Именно на стадии Союза особенно отчетливо обнаруживается сложность отношений между церковным обновлением и политической революцией. Некоторые члены группы сочувствовали освободительному движению, другие относились к нему гораздо осторожнее; в целом надежда на политическое освобождение страны первоначально соседствовала с ожиданием церковной свободы. Однако Балакшина показывает, что между этими двумя видами освобождения никогда не существовало полного тождества. Для церковных реформаторов политическая свобода имела ценность постольку, поскольку создавала пространство нравственного действия и снимала государственные ограничения с Церкви. Когда же революционная борьба сама начинала прибегать к насилию и диктату, первоначальные симпатии могли быстро смениться отторжением. Очень показательна эволюция Константина Аггеева, который в конце 1905 года пишет: «Действия революционеров — совершенное самодержавие». Эта реплика разрушает удобную схему, в которой церковные реформаторы автоматически оказываются религиозным крылом политической революции. Для Аггеева свобода не имела христианской ценности, если достигалась средствами, уничтожающими свободу другого.

Тем не менее политический контекст неизбежно воздействовал на движение. Чем шире становилась программа Союза, тем труднее было сохранять единство людей, которых первоначально объединяла прежде всего церковная обеспокоенность. Общественные вопросы требовали конкретных решений, а политические симпатии участников не совпадали. Балакшина показывает, что переход от обсуждения общего идеала церковного обновления к практической общественной деятельности обнажил различия, прежде остававшиеся второстепенными. Одни были готовы к активным политическим заявлениям, другие хотели ограничить деятельность внутрицерковной сферой; одни видели в происходящей революции шанс, другие все сильнее опасались разрушительной стихии. Здесь книга становится особенно интересной как исследование религиозного движения вообще: идеологическое единство часто оказывается значительно прочнее в ситуации критики существующего порядка, чем в момент, когда возникает необходимость определить позитивную программу и формы ее практического осуществления. Союз не отказался от своих основных экклезиологических целей, но общественная турбулентность сделала более очевидным вопрос о границах его компетенции и собственной церковной идентичности.

Что нужно сделать -
**A.** Какую фразу о действиях революционеров Константин Аггеев пишет в конце 1905 года, согласно отрывку о церковных реформаторах и революции?
**B.** Продолжите отрывок о церковных реформаторах и революции, начиная сразу после его последнего предложения.

Исходные данные -
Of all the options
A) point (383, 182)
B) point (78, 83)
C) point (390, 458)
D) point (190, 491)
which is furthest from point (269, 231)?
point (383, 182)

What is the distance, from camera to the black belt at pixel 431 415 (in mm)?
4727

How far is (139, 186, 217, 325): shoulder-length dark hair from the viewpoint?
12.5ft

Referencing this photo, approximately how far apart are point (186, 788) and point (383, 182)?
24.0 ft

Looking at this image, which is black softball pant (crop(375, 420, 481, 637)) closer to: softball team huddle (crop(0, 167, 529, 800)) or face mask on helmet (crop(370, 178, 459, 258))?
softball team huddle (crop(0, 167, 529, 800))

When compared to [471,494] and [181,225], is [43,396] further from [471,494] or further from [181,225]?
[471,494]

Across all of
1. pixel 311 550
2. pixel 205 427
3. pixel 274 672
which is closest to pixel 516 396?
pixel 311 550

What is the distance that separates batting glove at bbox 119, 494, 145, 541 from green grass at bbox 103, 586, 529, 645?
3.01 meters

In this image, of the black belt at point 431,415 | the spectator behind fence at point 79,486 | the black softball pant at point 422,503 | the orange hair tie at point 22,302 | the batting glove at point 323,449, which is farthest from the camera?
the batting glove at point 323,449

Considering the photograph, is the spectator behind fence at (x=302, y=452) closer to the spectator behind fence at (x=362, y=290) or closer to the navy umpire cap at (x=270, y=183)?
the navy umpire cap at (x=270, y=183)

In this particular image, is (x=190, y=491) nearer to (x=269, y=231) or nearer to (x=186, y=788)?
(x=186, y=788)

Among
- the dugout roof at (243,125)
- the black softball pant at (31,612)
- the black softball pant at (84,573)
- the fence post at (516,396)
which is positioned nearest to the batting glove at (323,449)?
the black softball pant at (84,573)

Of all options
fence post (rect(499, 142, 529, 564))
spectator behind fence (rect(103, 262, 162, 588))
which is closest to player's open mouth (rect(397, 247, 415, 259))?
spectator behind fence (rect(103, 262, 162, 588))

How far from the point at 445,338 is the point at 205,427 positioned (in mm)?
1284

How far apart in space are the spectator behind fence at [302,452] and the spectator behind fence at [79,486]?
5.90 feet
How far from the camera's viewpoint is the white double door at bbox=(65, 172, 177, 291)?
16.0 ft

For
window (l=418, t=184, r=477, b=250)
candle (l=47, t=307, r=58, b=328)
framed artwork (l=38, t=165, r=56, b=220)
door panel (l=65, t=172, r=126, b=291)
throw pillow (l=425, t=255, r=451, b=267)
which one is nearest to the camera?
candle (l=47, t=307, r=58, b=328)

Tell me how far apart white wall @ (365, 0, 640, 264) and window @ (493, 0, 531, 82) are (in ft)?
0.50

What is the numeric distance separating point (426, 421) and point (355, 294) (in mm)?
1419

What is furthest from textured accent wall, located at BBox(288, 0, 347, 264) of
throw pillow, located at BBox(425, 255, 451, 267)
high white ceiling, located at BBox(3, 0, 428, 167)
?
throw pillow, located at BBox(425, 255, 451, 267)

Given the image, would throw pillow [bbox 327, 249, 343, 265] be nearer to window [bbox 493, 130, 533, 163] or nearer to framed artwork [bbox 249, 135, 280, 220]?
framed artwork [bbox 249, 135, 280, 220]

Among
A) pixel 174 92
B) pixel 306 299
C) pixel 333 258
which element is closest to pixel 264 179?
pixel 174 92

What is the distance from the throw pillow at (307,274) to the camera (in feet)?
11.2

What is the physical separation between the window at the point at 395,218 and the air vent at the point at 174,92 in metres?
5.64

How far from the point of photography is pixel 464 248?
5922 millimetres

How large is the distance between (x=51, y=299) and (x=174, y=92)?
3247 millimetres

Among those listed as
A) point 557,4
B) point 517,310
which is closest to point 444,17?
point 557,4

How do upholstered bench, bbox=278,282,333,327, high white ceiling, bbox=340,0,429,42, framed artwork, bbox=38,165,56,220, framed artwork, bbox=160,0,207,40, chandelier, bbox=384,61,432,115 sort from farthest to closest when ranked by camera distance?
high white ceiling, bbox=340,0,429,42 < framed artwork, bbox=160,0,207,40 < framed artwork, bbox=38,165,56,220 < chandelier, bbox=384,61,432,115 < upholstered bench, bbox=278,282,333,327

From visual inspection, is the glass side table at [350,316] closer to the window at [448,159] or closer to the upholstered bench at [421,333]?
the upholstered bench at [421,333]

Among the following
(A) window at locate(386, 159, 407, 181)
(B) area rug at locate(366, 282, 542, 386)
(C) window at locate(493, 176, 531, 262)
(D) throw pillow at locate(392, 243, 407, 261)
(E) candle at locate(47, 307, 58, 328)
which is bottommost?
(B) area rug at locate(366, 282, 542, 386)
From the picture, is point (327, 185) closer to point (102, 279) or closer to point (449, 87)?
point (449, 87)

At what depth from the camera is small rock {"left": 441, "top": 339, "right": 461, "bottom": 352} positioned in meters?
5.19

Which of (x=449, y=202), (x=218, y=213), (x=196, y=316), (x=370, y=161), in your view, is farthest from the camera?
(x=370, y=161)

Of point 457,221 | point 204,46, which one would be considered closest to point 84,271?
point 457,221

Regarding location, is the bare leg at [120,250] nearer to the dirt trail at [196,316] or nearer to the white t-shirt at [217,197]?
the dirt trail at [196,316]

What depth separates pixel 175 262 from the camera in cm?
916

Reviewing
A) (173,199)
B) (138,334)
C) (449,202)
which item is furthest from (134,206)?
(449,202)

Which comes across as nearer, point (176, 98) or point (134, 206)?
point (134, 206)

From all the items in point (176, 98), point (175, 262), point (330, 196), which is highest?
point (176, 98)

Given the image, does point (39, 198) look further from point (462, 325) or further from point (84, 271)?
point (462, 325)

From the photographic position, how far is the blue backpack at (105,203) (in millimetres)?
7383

Ответы по заданиям -
**A.** «Действия революционеров — совершенное самодержавие».

**B.**
Летом 1906 года начинается новый этап: организация получает название Братства ревнителей церковного обновления. Само изменение имени отражает существенный поворот. На фоне спада революционного движения, ужесточения политической ситуации и начала официальной предсоборной работы участники стремятся яснее подчеркнуть внутрицерковный характер своей деятельности. Процесс юридического оформления Братства проходит через церковные структуры, а его отношения с иерархией становятся более осторожными. Речь не идет об отказе от идеи соборности или церковной свободы, но прежний публично-общественный импульс сменяется стремлением найти устойчивую форму существования внутри самой Церкви. Братство получает печатные площадки, связанные с журналами «Век» и «Церковное обновление», продолжает обсуждать богословские и церковно-практические вопросы, однако пространство его деятельности быстро меняется. С началом работы Предсоборного присутствия многие темы, которые прежде обсуждались небольшой инициативной группой, переходят на уровень официальной церковной повестки. Парадоксальным образом движение отчасти теряет уникальность именно потому, что поставленные им вопросы начинают обсуждаться значительно шире.

К лету 1907 года Братство фактически прекращает деятельность. Балакшина не сводит этот исход к одной причине. Здесь соединились политическая реакция после революции, изменение церковной ситуации, внутренние разногласия, усталость участников, различия в понимании практических задач и сама ограниченность организационных ресурсов. Неудачу движения автор не интерпретирует как доказательство бесплодности его идей. Напротив, исчезновение конкретной институции сопровождалось распространением поставленных ею вопросов далеко за пределы первоначального кружка. Представления о соборности, активном приходе, участии мирян, церковной свободе, необходимости отношения к культуре и общественной жизни продолжали развиваться в предсоборных дискуссиях и получили новое значение после 1917 года. Существенно и то, что сами участники не претендовали на роль создателей «новой Церкви». В одном из наиболее характерных высказываний Аггеева подчеркивается, что задачей братства было не самочинное «обновление Церкви», а лишь содействие ему. Такая самоограничивающая формула помогает понять религиозное самосознание движения: при всей критичности по отношению к синодальному строю оно мыслило себя не вне Церкви и не над Церковью, а внутри нее.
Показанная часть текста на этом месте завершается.